I’m Formal’s newest hire. I graduated from Stanford two months ago, and my first day on the job was Monday, January 20. After a fast onboarding setting up my work laptop and phone, I was quickly added to our customer-shared channels.
That day, one of our customers paged us asking for help with an issue they were having. Two of the many protocols that the Formal Connector supports include SSH and AWS Session Manager (SSM), which our customer heavily relies on for engineering access to compute resources. This had been working well for them, but they had recently encountered some issues in trying to set up Remote SSH development via Visual Studio Code, in order to run machine learning workflows on a remote dev box with a GPU. This seemed like an odd bug, and so my first Formal task ended up being to investigate and fix the issue.
What began as a bug fix quickly turned into a real technical quest through obscure SSH and SSM features, culminating in forking and fixing several concurrency bugs in AWS’s own reference library for connecting to compute instances using SSM. The Formal connector now supports connections via VS Code Remote SSH.
Formal’s SSH connector
Formal helps security teams better understand and control the flow of data around production infrastructure.
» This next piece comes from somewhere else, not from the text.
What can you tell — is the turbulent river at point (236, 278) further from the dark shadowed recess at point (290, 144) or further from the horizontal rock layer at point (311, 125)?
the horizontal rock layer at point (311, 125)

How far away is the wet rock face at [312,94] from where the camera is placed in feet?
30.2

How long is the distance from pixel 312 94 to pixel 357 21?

The Formal Connector, a protocol-aware reverse proxy typically deployed as a single binary in a container, is at the core of this approach.
Today, Formal customers who deploy the Formal Connector in their cloud environments can use it as an SSH proxy. Uniquely, the Formal Connector supports connecting to remote hosts not only via the SSH protocol, but also via AWS SSM, which allows connecting to AWS EC2 and ECS Fargate compute instances without needing to install SSH keys or deal with machine user passwords — a security advantage.
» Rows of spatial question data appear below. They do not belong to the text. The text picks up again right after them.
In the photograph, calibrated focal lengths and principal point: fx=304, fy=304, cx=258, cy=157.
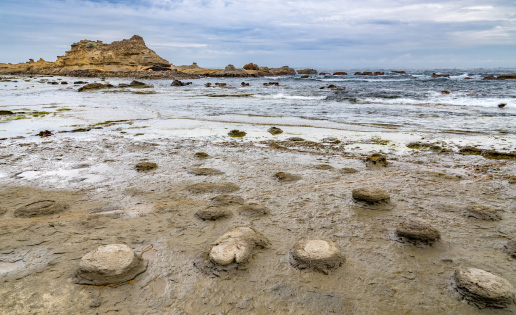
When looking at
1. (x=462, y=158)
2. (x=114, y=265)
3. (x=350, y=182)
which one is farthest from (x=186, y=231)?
(x=462, y=158)

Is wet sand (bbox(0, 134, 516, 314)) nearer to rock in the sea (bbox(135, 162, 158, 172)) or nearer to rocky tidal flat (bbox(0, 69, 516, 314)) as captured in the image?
rocky tidal flat (bbox(0, 69, 516, 314))

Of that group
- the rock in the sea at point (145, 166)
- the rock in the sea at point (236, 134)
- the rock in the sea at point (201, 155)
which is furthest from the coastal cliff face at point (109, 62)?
the rock in the sea at point (145, 166)

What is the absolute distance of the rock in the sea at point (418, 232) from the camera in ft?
10.7

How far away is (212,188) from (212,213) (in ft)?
3.11

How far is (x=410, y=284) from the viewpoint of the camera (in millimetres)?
2689

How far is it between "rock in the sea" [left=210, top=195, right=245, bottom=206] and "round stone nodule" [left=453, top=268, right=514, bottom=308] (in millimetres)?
2614

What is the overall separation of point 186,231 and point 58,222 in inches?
63.6

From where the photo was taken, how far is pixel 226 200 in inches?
169

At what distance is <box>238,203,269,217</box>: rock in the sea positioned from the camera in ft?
12.9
![](https://formal1.wpenginepowered.com/wp-content/uploads/2025/02/Untitled-diagram-2025-02-07-202313.png)
When users SSH into the Formal Connector, they are presented with a TUI menu in which they can select an SSH, EC2, or ECS Fargate host they can connect to. Alternatively, they can also connect directly to a remote host of their choice by running a command against the Formal Connector.
![](https://formal1.wpenginepowered.com/wp-content/uploads/2025/02/Screenshot-2025-02-07-at-1.41.56 PM.png)
![](https://formal1.wpenginepowered.com/wp-content/uploads/2025/02/carbon.png)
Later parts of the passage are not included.